Samuel J. Trueblood, who is living on section 12, Belmont township, is the owner of a valuable farm which gives to him a gratifying income. He was born March 23, 1860, in Washington county, Indiana, his parents being Oliver and Mary (Harned) Trueblood, both of whom were natives of Indiana. Coming to Iowa, they settled in Belmont township, Warren county, in the spring of 1868. Further mention of them is made in connection with the sketch of Mrs. Oliver Trueblood on another page of this work. Mr. Trueblood is one of eight children: Ella, now the wife of Louis Turner; Sibbie, the wife of Arthur Bailey, a resident of Milo; Charles E., who married Lillie Randolph and after her death wedded Della Graham, while he now makes his home in Winterset, Iowa, there he is engaged in preaching as a Methodist minister; Samuel J.; Allen, deceased; Curtis H., who married Izora Smith, and resides in Belmont; Clara B., the wife of Charles Tener, a resident of Kansas; and Ernest A., who married Addie McClelland and resides in Milo, being associated with the firm of McClelland & Company, dealers in general merchandise.

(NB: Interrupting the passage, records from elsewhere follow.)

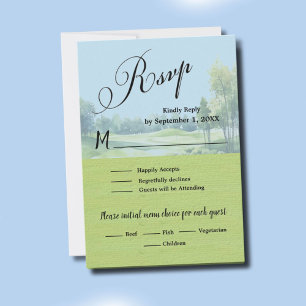 Código QR de Tarjeta de Respuesta de Boda de Golf 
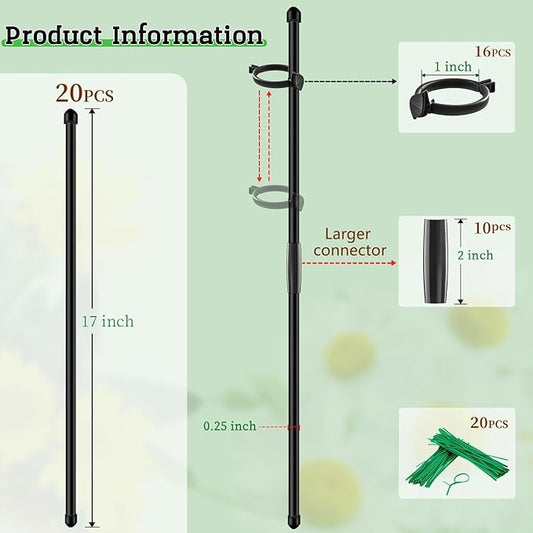 20Pcs Plant Support Stakes 17 inch SupKing Garden Orchid Sticks Extended to 3ft 4ft 5ft Plant Poles with Clips for Indoor Outdoor Potted Tomato Rose Amaryllis Vegetables Comes with 20 Ties(Black)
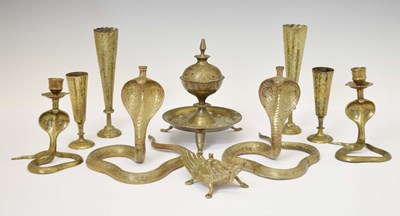 Lot 597 - Collection of Indian and Eastern brass ware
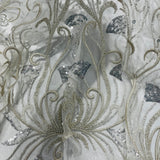 Beaded Lace Fabric Silver Mesh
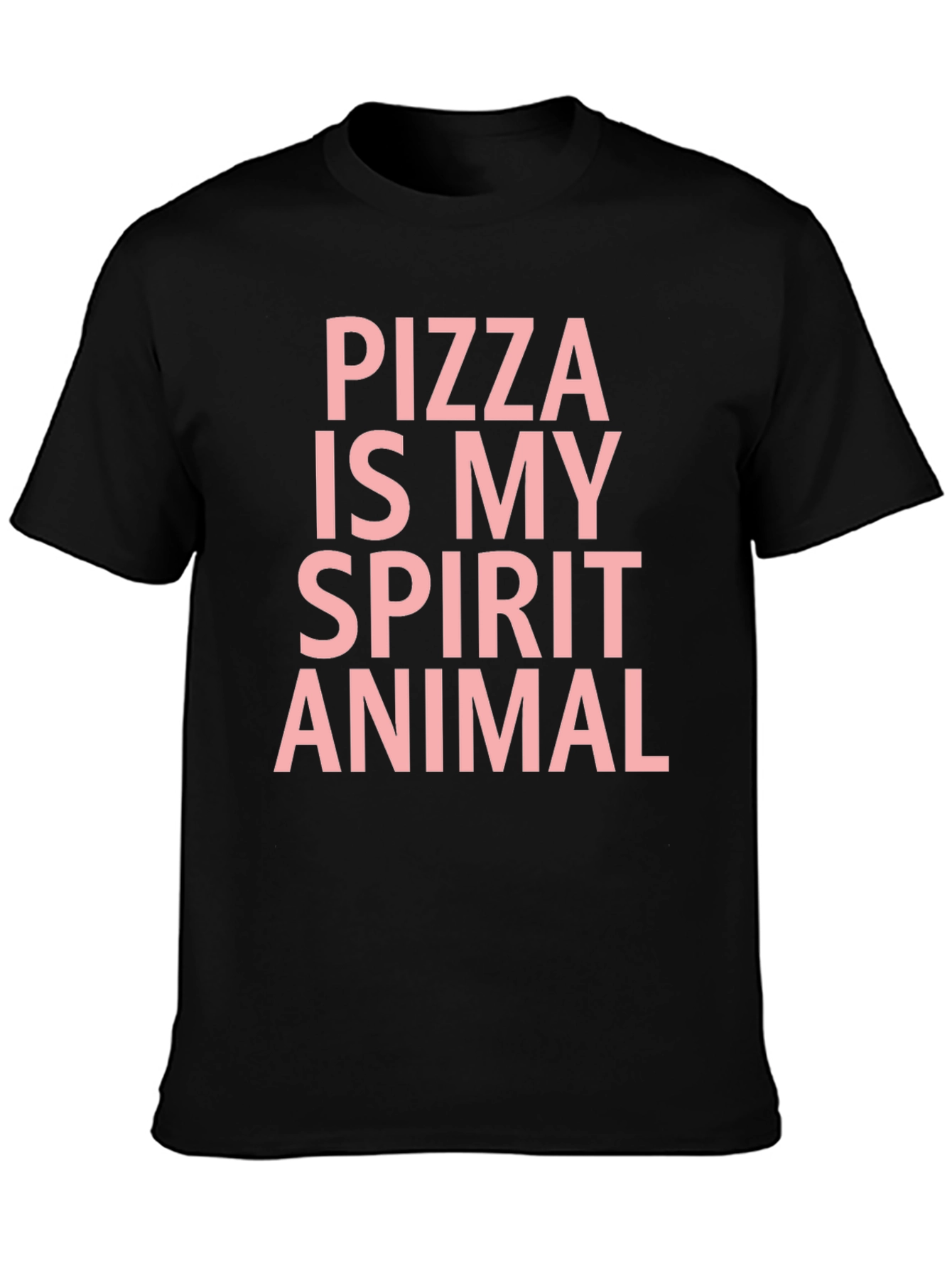 Pizza Is My Spirit Animal Black T-Shirt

Samuel J. Trueblood was reared upon the home farm and early became acquainted with all of the tasks incident to the development of the fields. He started out for himself when about twenty years of age, having in the meantime acquired a fair English education in the public schools, while on the home farm he had gained intimate knowledge of the best methods of tilling the soil. His first business enterprise was the renting of a farm, which he conducted successfully for about two years, and with the capital he had acquired through his industry and careful expenditure he was able to purchase a place for himself and became owner of a tract of land in Belmont township which he brought under a high state of cultivation. Here he has resided continuously since and is known as one of the successful farmers of Warren county. He carries on general agricultural pursuits, raising the crops best adapted to soil and climate, and is also engaged in raising stock. The farm contains one hundred and sixty acres, situated about six and a half miles from Milo, and is splendidly improved, giving evidence in its well kept appearance of the careful supervision of the owner.

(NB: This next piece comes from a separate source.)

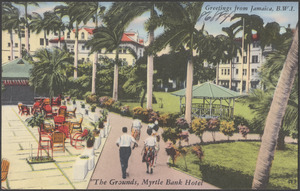 Greetings from Jamaica, B.W.I. "The grounds, Myrtle Bank Hotel"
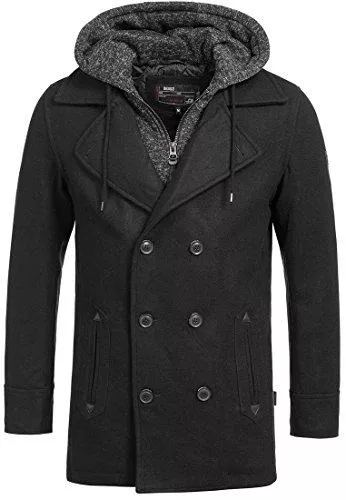 Indicode Mäntel Indicode Herren Cliff Kurzmantel mit Stehkragen | Wollmantel Herrenmantel Mantel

Mr. Trueblood was married November 20, 1890, to Miss Effie Crew, a daughter of David and Lydia (Smith) Crew, who were natives of Ohio, the latter of German descent. Unto Mr. and Mrs. Samuel J. Trueblood have been born five children, but Blanche died in childhood. The others, Oscar C., Ethel, David Elton and Clarence A. are all at home. The parents are members of the Society of Friends, who own a nice church building in the neighborhood. Mr. Trueblood has always voted with the republican party until within the last few years, when he has given his support to the prohibition party, because it embodies his ideas on the temperance question. He has been a school director for a number of terms and is one of the progressive young men of his township, highly esteemed for his personal traits of character as well as his business enterprise, integrity and ability.